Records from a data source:
■ ■ ■ ■ ■ ■ ■

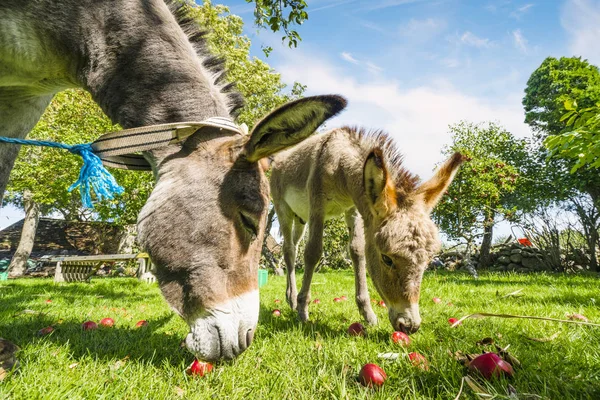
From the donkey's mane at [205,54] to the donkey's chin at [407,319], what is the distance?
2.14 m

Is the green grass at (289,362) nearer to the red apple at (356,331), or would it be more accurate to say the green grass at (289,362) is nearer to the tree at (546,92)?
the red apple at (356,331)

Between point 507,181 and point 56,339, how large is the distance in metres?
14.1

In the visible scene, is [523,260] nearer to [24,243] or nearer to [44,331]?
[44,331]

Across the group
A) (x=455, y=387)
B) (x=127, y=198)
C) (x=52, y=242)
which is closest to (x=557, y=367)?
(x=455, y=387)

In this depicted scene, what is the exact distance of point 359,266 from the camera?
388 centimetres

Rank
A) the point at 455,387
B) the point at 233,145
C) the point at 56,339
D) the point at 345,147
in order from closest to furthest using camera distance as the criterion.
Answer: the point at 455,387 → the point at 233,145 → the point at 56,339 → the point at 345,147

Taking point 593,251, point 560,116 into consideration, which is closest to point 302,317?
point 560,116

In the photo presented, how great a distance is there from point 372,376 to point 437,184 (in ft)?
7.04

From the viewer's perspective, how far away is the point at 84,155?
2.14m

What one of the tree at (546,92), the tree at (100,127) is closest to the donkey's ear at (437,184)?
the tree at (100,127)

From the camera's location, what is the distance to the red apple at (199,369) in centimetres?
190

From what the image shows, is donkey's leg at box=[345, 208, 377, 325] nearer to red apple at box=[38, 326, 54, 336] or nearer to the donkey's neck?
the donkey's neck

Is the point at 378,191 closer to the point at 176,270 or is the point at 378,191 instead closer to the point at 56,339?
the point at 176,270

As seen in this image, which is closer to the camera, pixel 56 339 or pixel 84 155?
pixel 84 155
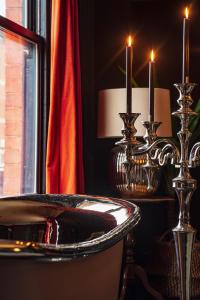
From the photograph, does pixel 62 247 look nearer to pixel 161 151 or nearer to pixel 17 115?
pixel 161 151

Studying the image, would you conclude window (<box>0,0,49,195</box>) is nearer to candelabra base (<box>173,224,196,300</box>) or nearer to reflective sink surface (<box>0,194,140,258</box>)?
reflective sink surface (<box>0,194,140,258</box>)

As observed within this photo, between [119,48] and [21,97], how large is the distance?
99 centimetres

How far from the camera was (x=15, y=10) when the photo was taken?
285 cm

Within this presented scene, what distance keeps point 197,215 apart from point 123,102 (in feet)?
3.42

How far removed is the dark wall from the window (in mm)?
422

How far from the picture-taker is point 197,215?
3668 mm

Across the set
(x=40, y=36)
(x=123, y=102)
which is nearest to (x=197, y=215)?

■ ■ ■ ■ ■ ■ ■

TASK PROMPT: Transcribe the material exactly, keeping every word and none of the pictures.

FULL SOLUTION:
From the donkey's mane at [205,54] to the donkey's chin at [407,319], what is the distance?
2.14 m

Is the green grass at (289,362) nearer to the red apple at (356,331), or would it be more accurate to say the green grass at (289,362) is nearer to the tree at (546,92)?
the red apple at (356,331)

Between point 507,181 and point 56,339, how large is the distance in metres?
14.1

In the visible scene, is [523,260] nearer to [24,243] or nearer to [44,331]?
[44,331]

Across the group
A) (x=455, y=387)
B) (x=127, y=198)
C) (x=52, y=242)
which is closest to (x=557, y=367)?
(x=455, y=387)

In this depicted scene, what is the exact distance of point 359,266 from the camera?
388 centimetres

Rank
A) the point at 455,387
B) the point at 233,145
C) the point at 56,339
D) the point at 345,147
in order from closest to furthest using camera distance as the criterion.
Answer: the point at 455,387 → the point at 233,145 → the point at 56,339 → the point at 345,147

Taking point 593,251, point 560,116 into consideration, which is closest to point 302,317?
point 560,116

In the photo presented, how great a distance is there from point 372,376 to point 437,184 (in ft)?
7.04

From the viewer's perspective, how far away is the point at 84,155?
2.14m

What one of the tree at (546,92), the tree at (100,127) is closest to the donkey's ear at (437,184)?
the tree at (100,127)

From the camera's location, what is the distance to the red apple at (199,369) in centimetres?
190

From what the image shows, is donkey's leg at box=[345, 208, 377, 325] nearer to red apple at box=[38, 326, 54, 336] or nearer to the donkey's neck?
the donkey's neck

Is the point at 378,191 closer to the point at 176,270 or is the point at 378,191 instead closer to the point at 56,339?
the point at 176,270

As seen in this image, which is closer to the camera, pixel 56 339 or pixel 84 155?
pixel 84 155
From the photograph, does pixel 62 247 look nearer to pixel 161 151 or nearer to pixel 17 115?
pixel 161 151

Studying the image, would you conclude window (<box>0,0,49,195</box>) is nearer to candelabra base (<box>173,224,196,300</box>) or nearer to reflective sink surface (<box>0,194,140,258</box>)?
reflective sink surface (<box>0,194,140,258</box>)

As observed within this photo, between [119,48] and [21,97], how large is the distance?
99 centimetres

How far from the camera was (x=15, y=10) when the photo was taken?
285 cm

Within this presented scene, what distance keeps point 197,215 apart from point 123,102 (in feet)?
3.42

How far removed is the dark wall from the window (in mm)?
422

How far from the picture-taker is point 197,215?
3668 mm

Across the set
(x=40, y=36)
(x=123, y=102)
which is nearest to (x=197, y=215)?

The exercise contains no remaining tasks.